Your instructions: Precise copying is required. Return the data below in full.

Dataset content:
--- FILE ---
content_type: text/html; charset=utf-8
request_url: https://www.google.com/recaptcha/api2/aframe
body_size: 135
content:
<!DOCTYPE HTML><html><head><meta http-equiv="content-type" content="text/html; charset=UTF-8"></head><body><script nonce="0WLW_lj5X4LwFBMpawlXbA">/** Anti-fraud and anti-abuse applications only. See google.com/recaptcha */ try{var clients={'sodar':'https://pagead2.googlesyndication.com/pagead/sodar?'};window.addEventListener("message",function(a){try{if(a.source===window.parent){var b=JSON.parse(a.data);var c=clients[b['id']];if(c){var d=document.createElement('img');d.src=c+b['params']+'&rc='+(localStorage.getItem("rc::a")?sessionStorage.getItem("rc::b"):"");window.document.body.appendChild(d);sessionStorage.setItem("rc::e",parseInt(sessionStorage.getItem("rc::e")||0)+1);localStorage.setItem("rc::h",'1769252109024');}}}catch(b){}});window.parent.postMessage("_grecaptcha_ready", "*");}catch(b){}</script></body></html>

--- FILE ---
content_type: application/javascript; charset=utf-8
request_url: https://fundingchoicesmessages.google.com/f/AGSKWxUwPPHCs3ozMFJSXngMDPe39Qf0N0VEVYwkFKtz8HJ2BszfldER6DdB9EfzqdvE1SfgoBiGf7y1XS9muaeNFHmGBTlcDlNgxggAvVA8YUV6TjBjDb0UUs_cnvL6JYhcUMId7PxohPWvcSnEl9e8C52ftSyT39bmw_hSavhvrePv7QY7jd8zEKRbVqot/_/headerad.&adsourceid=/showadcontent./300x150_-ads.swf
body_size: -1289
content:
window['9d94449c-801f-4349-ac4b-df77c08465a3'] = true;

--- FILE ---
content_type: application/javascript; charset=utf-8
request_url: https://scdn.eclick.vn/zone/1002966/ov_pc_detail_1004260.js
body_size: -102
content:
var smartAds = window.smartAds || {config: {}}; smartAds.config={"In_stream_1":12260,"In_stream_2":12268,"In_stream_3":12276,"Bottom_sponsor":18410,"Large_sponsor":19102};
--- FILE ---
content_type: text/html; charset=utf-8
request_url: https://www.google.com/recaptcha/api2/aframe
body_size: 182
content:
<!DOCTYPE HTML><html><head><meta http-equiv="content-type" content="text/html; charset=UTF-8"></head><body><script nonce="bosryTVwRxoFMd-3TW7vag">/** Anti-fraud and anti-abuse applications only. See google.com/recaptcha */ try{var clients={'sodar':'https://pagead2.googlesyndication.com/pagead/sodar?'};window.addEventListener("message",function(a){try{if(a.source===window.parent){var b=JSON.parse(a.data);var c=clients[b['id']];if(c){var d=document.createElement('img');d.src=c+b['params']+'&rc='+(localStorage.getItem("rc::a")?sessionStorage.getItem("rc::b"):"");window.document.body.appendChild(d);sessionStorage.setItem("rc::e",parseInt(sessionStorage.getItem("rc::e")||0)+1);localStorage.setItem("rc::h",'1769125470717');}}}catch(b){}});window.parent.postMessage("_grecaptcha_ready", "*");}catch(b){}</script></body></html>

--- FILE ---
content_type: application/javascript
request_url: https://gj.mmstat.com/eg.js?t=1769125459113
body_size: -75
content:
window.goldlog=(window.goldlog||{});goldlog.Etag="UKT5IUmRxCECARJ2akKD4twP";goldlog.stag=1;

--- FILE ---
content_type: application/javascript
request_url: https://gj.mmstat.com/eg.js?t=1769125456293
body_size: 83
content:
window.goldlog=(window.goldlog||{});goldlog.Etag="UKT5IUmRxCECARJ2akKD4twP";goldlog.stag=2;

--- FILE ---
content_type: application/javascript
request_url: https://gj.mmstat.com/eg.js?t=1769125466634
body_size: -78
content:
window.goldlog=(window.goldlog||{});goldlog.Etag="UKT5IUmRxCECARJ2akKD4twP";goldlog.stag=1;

Reply to the task:
--- FILE ---
content_type: text/html; charset=utf-8
request_url: https://www.google.com/recaptcha/api2/aframe
body_size: 135
content:
<!DOCTYPE HTML><html><head><meta http-equiv="content-type" content="text/html; charset=UTF-8"></head><body><script nonce="0WLW_lj5X4LwFBMpawlXbA">/** Anti-fraud and anti-abuse applications only. See google.com/recaptcha */ try{var clients={'sodar':'https://pagead2.googlesyndication.com/pagead/sodar?'};window.addEventListener("message",function(a){try{if(a.source===window.parent){var b=JSON.parse(a.data);var c=clients[b['id']];if(c){var d=document.createElement('img');d.src=c+b['params']+'&rc='+(localStorage.getItem("rc::a")?sessionStorage.getItem("rc::b"):"");window.document.body.appendChild(d);sessionStorage.setItem("rc::e",parseInt(sessionStorage.getItem("rc::e")||0)+1);localStorage.setItem("rc::h",'1769252109024');}}}catch(b){}});window.parent.postMessage("_grecaptcha_ready", "*");}catch(b){}</script></body></html>

--- FILE ---
content_type: application/javascript; charset=utf-8
request_url: https://fundingchoicesmessages.google.com/f/AGSKWxUwPPHCs3ozMFJSXngMDPe39Qf0N0VEVYwkFKtz8HJ2BszfldER6DdB9EfzqdvE1SfgoBiGf7y1XS9muaeNFHmGBTlcDlNgxggAvVA8YUV6TjBjDb0UUs_cnvL6JYhcUMId7PxohPWvcSnEl9e8C52ftSyT39bmw_hSavhvrePv7QY7jd8zEKRbVqot/_/headerad.&adsourceid=/showadcontent./300x150_-ads.swf
body_size: -1289
content:
window['9d94449c-801f-4349-ac4b-df77c08465a3'] = true;

--- FILE ---
content_type: application/javascript; charset=utf-8
request_url: https://scdn.eclick.vn/zone/1002966/ov_pc_detail_1004260.js
body_size: -102
content:
var smartAds = window.smartAds || {config: {}}; smartAds.config={"In_stream_1":12260,"In_stream_2":12268,"In_stream_3":12276,"Bottom_sponsor":18410,"Large_sponsor":19102};
--- FILE ---
content_type: text/html; charset=utf-8
request_url: https://www.google.com/recaptcha/api2/aframe
body_size: 182
content:
<!DOCTYPE HTML><html><head><meta http-equiv="content-type" content="text/html; charset=UTF-8"></head><body><script nonce="bosryTVwRxoFMd-3TW7vag">/** Anti-fraud and anti-abuse applications only. See google.com/recaptcha */ try{var clients={'sodar':'https://pagead2.googlesyndication.com/pagead/sodar?'};window.addEventListener("message",function(a){try{if(a.source===window.parent){var b=JSON.parse(a.data);var c=clients[b['id']];if(c){var d=document.createElement('img');d.src=c+b['params']+'&rc='+(localStorage.getItem("rc::a")?sessionStorage.getItem("rc::b"):"");window.document.body.appendChild(d);sessionStorage.setItem("rc::e",parseInt(sessionStorage.getItem("rc::e")||0)+1);localStorage.setItem("rc::h",'1769125470717');}}}catch(b){}});window.parent.postMessage("_grecaptcha_ready", "*");}catch(b){}</script></body></html>

--- FILE ---
content_type: application/javascript
request_url: https://gj.mmstat.com/eg.js?t=1769125459113
body_size: -75
content:
window.goldlog=(window.goldlog||{});goldlog.Etag="UKT5IUmRxCECARJ2akKD4twP";goldlog.stag=1;

--- FILE ---
content_type: application/javascript
request_url: https://gj.mmstat.com/eg.js?t=1769125456293
body_size: 83
content:
window.goldlog=(window.goldlog||{});goldlog.Etag="UKT5IUmRxCECARJ2akKD4twP";goldlog.stag=2;

--- FILE ---
content_type: application/javascript
request_url: https://gj.mmstat.com/eg.js?t=1769125466634
body_size: -78
content:
window.goldlog=(window.goldlog||{});goldlog.Etag="UKT5IUmRxCECARJ2akKD4twP";goldlog.stag=1;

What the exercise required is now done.